A consensus of 22 analysts expect BP’s underlying replacement “costs profits” – an oil industry accounting measure that incorporates fluctuations in the price of oil – to be down to $1.3bn (£850m) from $3.2bn in the first three months of 2014.
“There will be a huge drop in earnings for all the large integrated oil companies but especially BP. It will be the worst set of results for everyone since 2009,” said Fadel Gheit, veteran analyst with the Oppenheimer brokerage in New York.
Iain Armstrong, analyst with investment manager Brewin Dolphin in London, said BP would be most exposed to the particularly large fall in US natural gas prices slightly tempered by stronger refining margins.
“Upstream (exploration and production) earnings will be most affected, although there could be the initial positive impact of the planned cuts in capital expenditure and the ongoing layoff programme,” said Armstrong.
Gheit believes BP income could fall by as much as 70% while Shell will be down by 68% and Exxon Mobil by 67%. But he also predicts losses for the second tier of oil companies such as Anadarko Petroleum, Apache Corporation and ConocoPhillips.
Gheit believes the “devastating” losses of the oil sector will increase the likelihood of more merger and acquisition activity following the $70bn takeover plan unveiled earlier this month by Shell on BG.

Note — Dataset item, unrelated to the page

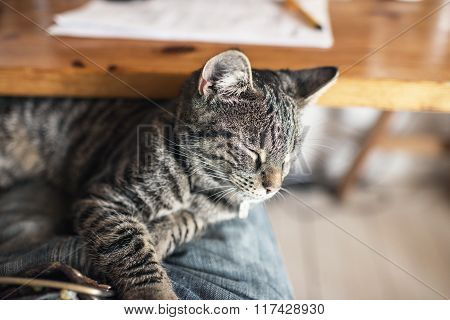 Young Tabby Cat Lying On Lap. Point Of View.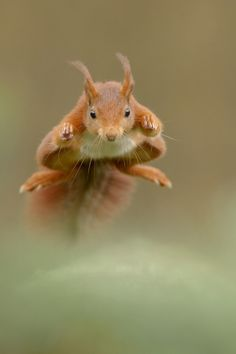 Fly little squirrel, fly!!!!!!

“It is a dog-eat-dog world out there now. Basically all companies are potential takeover targets. Tony Hayward [the ex-BP boss now running Genel Energy] said he is looking for acquisitions but I have news for him that his own company is being looked at.”

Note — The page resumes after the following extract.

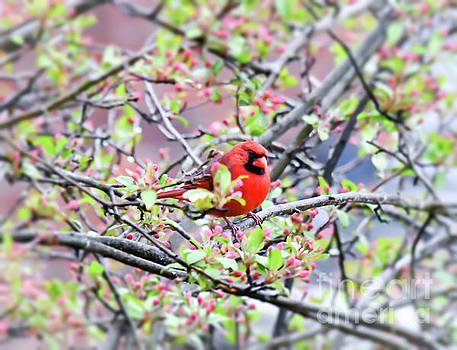 Male Northern Cardinal - In The Pink by Kerri Farley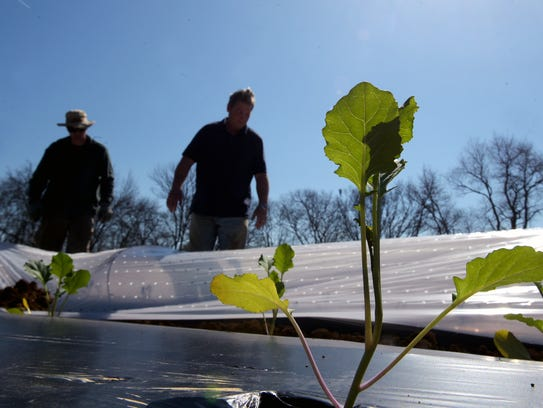 New kale plants begin to grow on Delvin Farm in College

Gheit believes US domestic oil and gas producers will be the hardest hit with financial losses continuing throughout the year. “If there is not a bounce back (in oil prices) they could be even worse next year because they will not be so protected by a hedging strategy.”
The oil price over the first quarter of the financial year is roughly half the level that it was during the same period of 2014. It has since recovered slightly, with Brent blend last Friday trading at $65, 40% lower than the same time last year.
BG will not report its financial results until 8 May but the annual general meeting three days earlier will see lively debate over management’s decision to accept the takeover offer from Shell.
All the oil companies have been slashing their capital expenditure and many have been laying off staff causing enormous concern in offshore centres such as Aberdeen. Last Thursday BP announced its latest sell-off, a major North Sea pipeline system for £320m.